■ EXERCICES ■
1. Dans l'extrait du document, réécrivez plus brièvement le paragraphe qui commence par « Le principal facteur atténuant ». Gardez ses faits essentiels.
2. Recopiez à l'identique, dans les enregistrements, les lignes qui vont de celle contenant « How far away from » à celle contenant « 27.2 metres », ces deux lignes comprises.

■ EXTRAIT DU DOCUMENT ■

▼

Au niveau disciplinaire, je crois que le Bureau peut à bon droit envoyer un avertissement sans équivoque à l’effet que certaines conduites ne seront pas tolérées. La conduite de Steven Demers dans le présent dossier ne peut à mon avis être tolérée.

Le degré de repentir du contrevenant

Steven Demers n’a pas témoigné.

Les facteurs atténuants

Le principal facteur atténuant dans le présent dossier est le fait que Steven Demers a rencontré la Commission des valeurs mobilières afin de régulariser la situation. Il n’a malheureusement pas continué dans la voie de la conformité.

Les sanctions imposées dans des circonstances semblables

La Commission des valeurs mobilières de la Colombie-Britannique a souligné dans l’affaire Eron Mortgage Corp., Re[224] que les cas de manœuvres frauduleuses sérieuses devraient amener l’interdiction d’opération pour la société ainsi que le retrait permanent de ceux qui ont commis ces gestes.

▲

■ DONNÉES FOURNIES ■
▼

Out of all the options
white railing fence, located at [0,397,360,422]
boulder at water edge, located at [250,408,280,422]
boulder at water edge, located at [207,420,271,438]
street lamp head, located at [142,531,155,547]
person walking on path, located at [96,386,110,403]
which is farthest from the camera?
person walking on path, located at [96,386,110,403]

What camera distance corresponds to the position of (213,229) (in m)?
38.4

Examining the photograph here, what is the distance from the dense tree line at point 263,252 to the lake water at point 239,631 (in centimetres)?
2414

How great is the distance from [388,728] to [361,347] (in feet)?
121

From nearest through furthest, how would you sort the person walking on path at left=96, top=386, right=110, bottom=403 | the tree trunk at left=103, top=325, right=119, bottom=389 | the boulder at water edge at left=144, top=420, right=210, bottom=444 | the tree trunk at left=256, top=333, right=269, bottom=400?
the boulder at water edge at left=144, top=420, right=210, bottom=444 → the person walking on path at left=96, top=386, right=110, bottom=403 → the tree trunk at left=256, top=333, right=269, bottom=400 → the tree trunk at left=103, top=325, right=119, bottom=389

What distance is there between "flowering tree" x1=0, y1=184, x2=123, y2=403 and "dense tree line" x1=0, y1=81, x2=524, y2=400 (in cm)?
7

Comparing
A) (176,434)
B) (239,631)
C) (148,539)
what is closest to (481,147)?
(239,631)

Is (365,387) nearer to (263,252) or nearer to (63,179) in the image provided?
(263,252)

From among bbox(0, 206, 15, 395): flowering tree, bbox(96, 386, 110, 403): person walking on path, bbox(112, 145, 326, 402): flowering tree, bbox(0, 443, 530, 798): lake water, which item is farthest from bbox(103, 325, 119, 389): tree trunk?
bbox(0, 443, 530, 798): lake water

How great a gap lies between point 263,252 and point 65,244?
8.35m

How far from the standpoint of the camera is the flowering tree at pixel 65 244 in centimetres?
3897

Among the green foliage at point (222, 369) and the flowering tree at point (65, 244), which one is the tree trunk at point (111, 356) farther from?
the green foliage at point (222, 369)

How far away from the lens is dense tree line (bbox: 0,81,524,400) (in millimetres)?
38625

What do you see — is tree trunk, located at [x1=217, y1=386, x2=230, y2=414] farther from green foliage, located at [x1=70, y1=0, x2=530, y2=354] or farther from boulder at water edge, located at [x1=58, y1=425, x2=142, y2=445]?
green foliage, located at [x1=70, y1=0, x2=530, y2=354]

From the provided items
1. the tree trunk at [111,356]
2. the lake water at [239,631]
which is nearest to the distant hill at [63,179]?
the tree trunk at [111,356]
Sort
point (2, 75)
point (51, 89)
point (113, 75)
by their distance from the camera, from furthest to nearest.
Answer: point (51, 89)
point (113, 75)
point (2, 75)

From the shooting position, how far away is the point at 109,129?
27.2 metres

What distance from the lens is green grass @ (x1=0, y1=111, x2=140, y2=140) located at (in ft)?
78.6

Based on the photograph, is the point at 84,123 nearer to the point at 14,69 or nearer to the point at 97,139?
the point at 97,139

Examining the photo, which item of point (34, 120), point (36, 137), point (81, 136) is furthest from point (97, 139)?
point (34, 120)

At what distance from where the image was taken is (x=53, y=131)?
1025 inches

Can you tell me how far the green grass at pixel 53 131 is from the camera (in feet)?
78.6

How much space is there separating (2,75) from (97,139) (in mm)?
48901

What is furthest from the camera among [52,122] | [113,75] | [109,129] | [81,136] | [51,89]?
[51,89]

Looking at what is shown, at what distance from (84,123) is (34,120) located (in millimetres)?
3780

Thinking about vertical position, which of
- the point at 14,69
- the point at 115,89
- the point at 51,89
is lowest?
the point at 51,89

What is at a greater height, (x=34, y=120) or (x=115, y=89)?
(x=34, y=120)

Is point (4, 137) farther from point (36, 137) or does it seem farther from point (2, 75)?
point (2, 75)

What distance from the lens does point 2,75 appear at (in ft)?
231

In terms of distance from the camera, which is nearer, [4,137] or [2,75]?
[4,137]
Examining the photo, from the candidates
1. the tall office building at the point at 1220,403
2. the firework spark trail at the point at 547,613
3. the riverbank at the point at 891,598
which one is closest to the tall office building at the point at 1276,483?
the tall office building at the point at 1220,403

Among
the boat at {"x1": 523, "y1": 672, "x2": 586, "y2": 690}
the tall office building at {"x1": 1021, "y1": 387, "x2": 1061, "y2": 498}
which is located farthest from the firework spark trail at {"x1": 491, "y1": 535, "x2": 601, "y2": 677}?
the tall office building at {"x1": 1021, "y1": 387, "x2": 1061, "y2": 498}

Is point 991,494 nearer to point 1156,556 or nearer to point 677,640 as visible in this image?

▲

■ EXERCICES CORRIGÉS ■
1. Principal facteur atténuant : Steven Demers a rencontré la Commission des valeurs mobilières pour régulariser la situation, mais il n'a pas continué à se conformer.

2.
How far away from the lens is dense tree line (bbox: 0,81,524,400) (in millimetres)?
38625

What do you see — is tree trunk, located at [x1=217, y1=386, x2=230, y2=414] farther from green foliage, located at [x1=70, y1=0, x2=530, y2=354] or farther from boulder at water edge, located at [x1=58, y1=425, x2=142, y2=445]?
green foliage, located at [x1=70, y1=0, x2=530, y2=354]

From the provided items
1. the tree trunk at [111,356]
2. the lake water at [239,631]
which is nearest to the distant hill at [63,179]?
the tree trunk at [111,356]
Sort
point (2, 75)
point (51, 89)
point (113, 75)
by their distance from the camera, from furthest to nearest.
Answer: point (51, 89)
point (113, 75)
point (2, 75)

From the shooting position, how far away is the point at 109,129?
27.2 metres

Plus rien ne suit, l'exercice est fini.